Posing with the donated books. Left to right: Madeline; Claire; Christine Fecteau, Lower School Librarian and Director of Library Services; Emma
We are thrilled to add Greens Farms Academy to our list of community partners, and we will be donating their books to the schools in Africa we support. Our community partner, Mark Grashow, the President and Co-Founder of US Africa Children’s Fellowship, told us that we “currently are supporting the education of 170,000 children in 350 schools in Zimbabwe, South Africa and Ghana.” These books will have a tremendous impact, and will enable many children to further their education.
recipients of our books
children holding our books
Greens Farms Academy also has several outreach initiatives of its own, including the World Perspectives Program, Seed to Table, and a Sustainability Council. These programs focus on both local community service and involving students in their global community.Team Wonderland BookSavers is grateful for the books Greens Farms Academy has donated to us, and we will use these books to continue fulfilling our mission of promoting global literacy.
We know it is finally midsummer with the arrival of the Annual Pequot Library Book Sale.
This sale is the largest in New England. Thousands of book lovers come from the surrounding areas, some as far north as Massachusetts and New Hampshire, some as far south as New Jersey. The tents are filled with dog-eared and beloved books on every subject. Booksellers, book lovers and book browsers peruse the books, each searching (and finding) those unique volumes that will inspire and delight.
These past three days we went to the Pequot Library and set up a lemonade stand in rain and sunshine. We all huddled under an umbrella as it poured and were still huddled under it for shade when it was sunny. We made $212 by selling lemonade, different kinds of cookies, brownies, and cupcakes. I enjoyed making the brownies with my two little brothers and sister.

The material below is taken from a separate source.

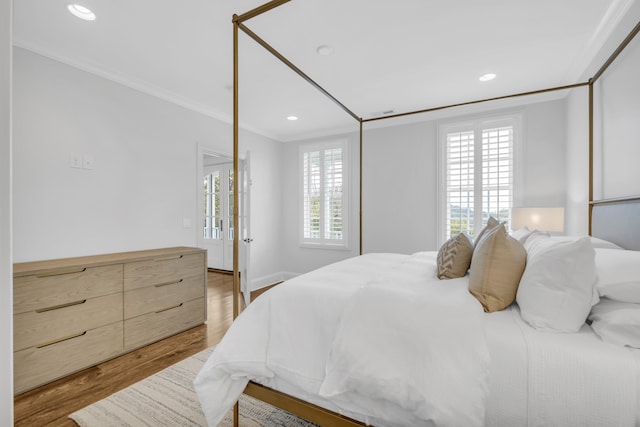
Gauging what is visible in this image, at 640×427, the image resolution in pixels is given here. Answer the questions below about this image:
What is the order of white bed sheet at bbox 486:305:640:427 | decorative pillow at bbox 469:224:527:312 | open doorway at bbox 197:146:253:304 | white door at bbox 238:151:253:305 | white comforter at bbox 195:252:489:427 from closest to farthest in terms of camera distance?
white bed sheet at bbox 486:305:640:427 → white comforter at bbox 195:252:489:427 → decorative pillow at bbox 469:224:527:312 → white door at bbox 238:151:253:305 → open doorway at bbox 197:146:253:304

On the last day of the sale we used our money for a great deal: $5 a box! We bought 40 boxes of wonderful children’s books, over two thousand books filled with facts, fiction and fantasy. We chose classics, illustrated novels and inspiring picture books. Many of these books we have read and loved ourselves.
The volunteer cashier was very impressed and asked to have a picture taken with us. She wrote down the quote on the back of our shirts, “Once you learn to read, you will be forever free,” by Frederick Douglass.
Soon we will pack up the boxes and ship them to different parts of Africa, with the help of a donating corporation.
My favorite part of this process was giving a cookie and lemonade to our first customer, a little girl with a beautiful smile.
Wonderland Booksavers and their team managers meet with Mark Grashow (center)
Members of the Wonderland Booksavers and their sister team, Project I.C.E., met with Mark Grashow, founder and head of the US Africa Children’s Fellowship, yesterday. Grashaw shared his story: a former math teacher, he became involved in providing school supplies and other important items to impoverished children in several African countries. USAC has supported over 70,000 children in 165 schools in Zimbabwe, Tanzania, and Ghana. Grashow’s inspirational presentation inspired us to do more to help USAC. Books are important to help children get an education, but other things can be helpful too. Based on Grashow’s advice, we are now planning to collect shoes so kids can walk to school, or toys which can be kept at schools to increase school attendance.
We sent Grashow away with a donation of 750 primary and secondary level books, which he will deliver to Africa himself.
The Wonderland BookSavers got their start for the school year, packing books to send to Africa with the US-Africa Children’s Fellowship. Books were carefully sorted by age level (primary and secondary) and labeled. We’re really excited to see where these books are headed! We look forward to meeting with the founder and head of the organization that will aid us in distributing the books.